The shameful parallels between the compulsory Pledge and Nazi patriotism were not lost on the United States Congress or, eventually, the Supreme Court either. Regarding the former, Congress amended to Flag Code in December of 1942, replacing the Bellamy salute–the original salute used while reciting the Pledge which consisted of holding the right arm stiff in the air in “Heil Hitler” fashion–with the current practice of placing one’s right hand over heart.

Regarding the Supreme Court, Justice Frank Murphy regretted his vote in Minersville School District v. Gobitis, particularly given the subsequent mob violence it provoked. He asked his clerk to look for an opportunity to revisit the issue. Three years later, in 1943 in the case of West Virginia State Board of Education v. Barnette, the court did just that.

In a 6-3 vote the court ruled that the free speech clause of the First Amendment to the Constitution protected students from being forced to salute the American flag and recite the Pledge of Allegiance.
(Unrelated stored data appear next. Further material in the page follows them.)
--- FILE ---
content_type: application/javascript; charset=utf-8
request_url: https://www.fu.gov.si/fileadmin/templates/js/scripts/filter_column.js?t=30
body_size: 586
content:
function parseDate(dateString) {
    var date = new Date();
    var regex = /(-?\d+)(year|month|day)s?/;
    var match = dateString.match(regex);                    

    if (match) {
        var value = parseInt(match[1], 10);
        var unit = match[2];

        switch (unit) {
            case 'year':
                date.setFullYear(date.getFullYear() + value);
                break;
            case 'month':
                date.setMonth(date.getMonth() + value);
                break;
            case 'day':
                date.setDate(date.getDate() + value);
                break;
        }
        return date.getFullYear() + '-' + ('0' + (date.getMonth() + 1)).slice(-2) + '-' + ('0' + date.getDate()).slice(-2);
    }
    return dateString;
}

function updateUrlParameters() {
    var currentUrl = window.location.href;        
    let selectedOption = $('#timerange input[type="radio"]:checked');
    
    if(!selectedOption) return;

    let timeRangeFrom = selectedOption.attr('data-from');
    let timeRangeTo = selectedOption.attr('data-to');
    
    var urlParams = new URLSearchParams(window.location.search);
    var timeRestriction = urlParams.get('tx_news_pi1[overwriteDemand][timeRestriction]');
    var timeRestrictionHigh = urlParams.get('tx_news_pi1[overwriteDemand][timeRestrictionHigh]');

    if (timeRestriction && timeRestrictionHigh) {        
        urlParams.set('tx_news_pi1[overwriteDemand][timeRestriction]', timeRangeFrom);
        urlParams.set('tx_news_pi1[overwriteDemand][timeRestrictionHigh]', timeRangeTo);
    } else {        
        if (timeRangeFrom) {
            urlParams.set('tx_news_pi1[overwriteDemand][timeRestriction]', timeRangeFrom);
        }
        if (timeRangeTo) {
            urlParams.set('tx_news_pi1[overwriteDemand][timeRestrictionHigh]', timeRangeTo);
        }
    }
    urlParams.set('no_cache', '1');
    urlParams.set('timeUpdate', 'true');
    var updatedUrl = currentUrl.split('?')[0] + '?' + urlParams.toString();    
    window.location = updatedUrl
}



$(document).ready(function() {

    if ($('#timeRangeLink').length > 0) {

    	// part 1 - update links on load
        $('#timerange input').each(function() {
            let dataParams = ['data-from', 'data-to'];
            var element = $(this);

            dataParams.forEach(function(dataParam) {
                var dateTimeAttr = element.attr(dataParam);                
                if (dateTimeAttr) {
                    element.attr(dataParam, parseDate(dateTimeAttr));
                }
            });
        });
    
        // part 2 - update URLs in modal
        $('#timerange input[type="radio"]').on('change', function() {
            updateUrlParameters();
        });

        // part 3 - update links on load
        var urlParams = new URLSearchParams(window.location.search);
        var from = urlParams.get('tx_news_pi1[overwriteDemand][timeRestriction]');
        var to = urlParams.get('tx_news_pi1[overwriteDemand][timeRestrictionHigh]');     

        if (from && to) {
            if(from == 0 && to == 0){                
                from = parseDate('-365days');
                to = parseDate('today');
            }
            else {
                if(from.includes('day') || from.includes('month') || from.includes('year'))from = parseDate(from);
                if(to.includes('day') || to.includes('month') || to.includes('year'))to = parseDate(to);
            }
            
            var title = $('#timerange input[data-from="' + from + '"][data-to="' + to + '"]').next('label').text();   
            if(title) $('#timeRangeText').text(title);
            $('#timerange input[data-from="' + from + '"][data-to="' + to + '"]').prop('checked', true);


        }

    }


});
Writing the majority opinion, Justice Robert H. Jackson forcefully wrote, “If there is any fixed star in our constitutional constellation, it is that no official, high or petty, can prescribe what shall be orthodox in politics, nationalism, religion or other matters of opinion”.

Lessons Learned

There are those who are willing to go through conceptual contortions to reconfigure patriotism in a way that demonstrates that the Americans who committed acts of violence against the Witnesses in the summer of 1940 are not “true patriots.” I purposefully did something similar to this tactic with my tongue and cheek by suggestion that these Americans were actually “unAmerican”. We want to believe that the virtues of patriotism are such that if we have strong feelings of love for our country we’ll behave like good citizens (and in an American context that means good republican citizens). However, I really see no reason to believe that this is true. The main take away from our Jehovah’s Witness story above is, at least for me, that you can have strong patriotic feelings for America but nevertheless still not be a very good republican citizen. I frankly do not doubt for a moment that the Americas who committed acts of violence against their fellow Americans in 1940 had strong patriotic feelings for America. I do, however, question their commitment to the liberal principles of pluralism and limited government–principles articulated in the US Constitution.

I’d also like to note, especially given our current political climate, that many of the acts of mob violence perpetrated against the Jehovah’s Witnesses in 1940 were coordinated by the proto-fascist veterans’ organization the American Legion. And lest calling the American Legion (an organization that boasts a number of American Presidents among its alumni) a proto-fascist organization sounds like hyperbole, bear in mind that in the 1920s Legion Commander Colonel Alvin Owsley regularly invited Benito Mussolini to speak at the annual convention, insisting that “the Fascisti are to Italy what the American Legion is to the United States.” If that’s not proto-fascist, I don’t know what is.

My point in noting this is simply that with the rise of neo-nationalism and right-wing populism in America today much of what passes as patriotism–intense, passionate patriotism in fact–is quite illiberal. Many of the people who squawk the loudest about their love of America are in fact hostile to our republican way of life and our Constitutional rights and freedoms. I include here white supremacists, neo-nazis, the KKK, the ‘alt-right’, and the whole menagerie of ethno-nationalists who’ve been emboldened since the election of Donald Trump to wrap themselves in the flag of our republic (see for instance my piece Hannah Arendt: America is Not a Nation). I opened this piece with a quote from George Washington expressing his hopes for America as “mankind becomes more liberal.” What hopes can we have for America, I wonder, as mankind becomes less liberal?